Nothing in the venue record confirms private dining or set group menus, which is common at the $ price point. For larger parties, Al Mrzab may offer more structured group-dining arrangements. If you're planning a group visit to Al Farah, call ahead to check table availability and any minimum-order expectations.
Al Farah sits on Khalidiyah Street in a residential-commercial corridor, and the $ price tier points to an everyday dining format. Standard neat casual is appropriate — no dress code is documented for this venue. The Michelin Plate recognition here reflects kitchen quality, not a formal dining environment.
Yes. At the $ price point, Al Farah is low-commitment and low-pressure, which makes it a practical solo option. Michelin Plate recognition at this price tier means you're getting a vetted kitchen without the social overhead of booking a higher-end tasting-menu restaurant.
Specific booking lead times are not documented, but a Michelin Plate venue at the $ price point in Abu Dhabi is likely to fill quickly at peak meal times, particularly on weekends. Same-day or next-day availability is plausible on weekday lunches; for weekend dinners, a few days' notice is a safe assumption.

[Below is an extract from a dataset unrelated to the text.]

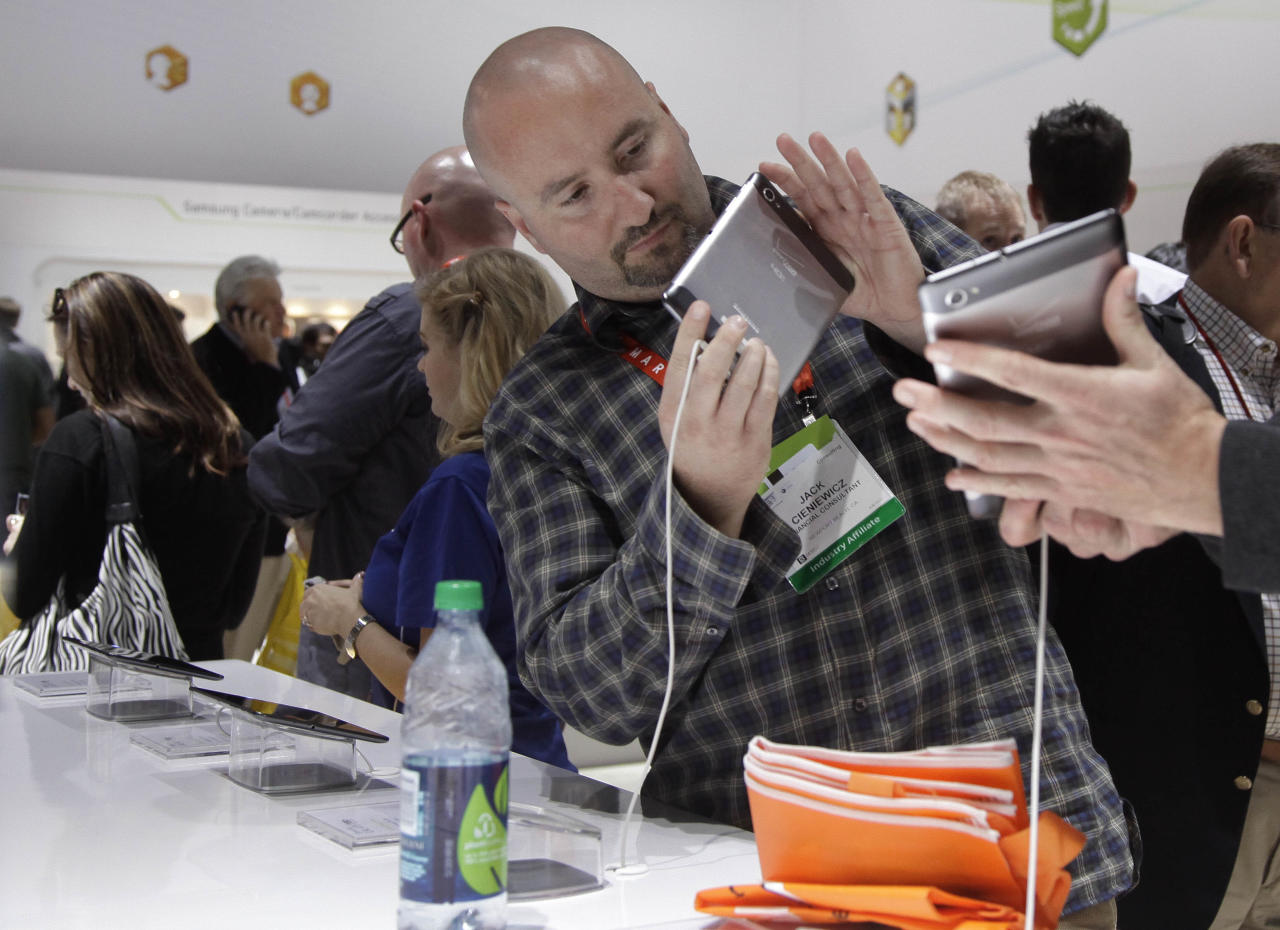 An industry affiliate looks over the Samsung Galaxy Tab 7.7 LTE at the 2012 International Consumer Electronics Show, Wednesday, Jan. 11, 2012, in Las Vegas. (AP Photo/Julie Jacobson)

Specific menu items are not listed in the venue record, so no dishes can be named here. What the Michelin Plate award does confirm is that the kitchen met the Michelin inspectors' threshold for quality cooking in the Middle Eastern category, two years running (2024 and 2025). Ask staff for current house specialities when you arrive.
Keep this venue in your Pearl passport, rate it after you visit, and track it alongside every other place you collect.